WOTC repeal

WOTC Repeal – Employer Tax Credit on the Chopping Block

News on tax reform–or the progress of the Tax Cuts and Jobs Act—is big news. Huuuuge news. Very big news. Unfortunately, a lot of the coverage focuses on the same components of the legislation. Heavily discussed have been changes (or possible changes) to income tax brackets, the corporate tax rate, the alternative minimum tax, the standard tax deduction, the child care credit, and a handful of others.

What’s been lost in coverage of the rapidly advancing tax reform legislation is a popular employer tax credit, the Work Opportunity Tax Credit (WOTC). The potential repeal of WOTC is part of the Tax Cuts and Jobs Act, which, ironically, would result in:

  • U.S. employers losing around $1 Billion in annual tax credits and
  • De-incentivize the hiring of American workers who frequently encounter barriers to employment–disabled veterans being one group.

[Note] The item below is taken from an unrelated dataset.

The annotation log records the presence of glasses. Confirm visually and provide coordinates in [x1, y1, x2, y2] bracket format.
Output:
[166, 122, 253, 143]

Adding to the bad news, the use of WOTC by employers has increased greatly over the past year. Thanks to the development of an online system, the United States Department of Labor was able to dramatically reduce the time and paperwork required to file for the tax credit. This improvement resulted in many states reporting an increase in WOTC applications. The state of Tennessee, for example, approved nearly 124,000 WOTC applications, totaling over $322 million in employer tax credits between January and October 2017–that represents roughly a 300% increase over the 2016 figures.

Of course, the repeal of WOTC is only part of the tax reform bill. Proposed cuts to the corporate tax rate, as well as rates for pass-through entities may very well offset the gains that employers realized from the WOTC tax credit. And one could also argue that employers are not purposefully hiring individuals because they meet the criteria of a WOTC targeting group, rather they are simply taking advantage of the credit after the fact. These are hard issues to argue either way, and only time will tell if the changes proposed in the Tax Cuts and Jobs Act help more than they hurt.

However, first thing’s first: the Senate and House must agree on one bill through conference. Though the two bodies seem close to agreement, there is still time for 11th hour changes. At the time of writing, Senate Majority Leader Mitch McConnell (R-Ky.) stated that he hopes to have a bill on the President’s desk before Christmas.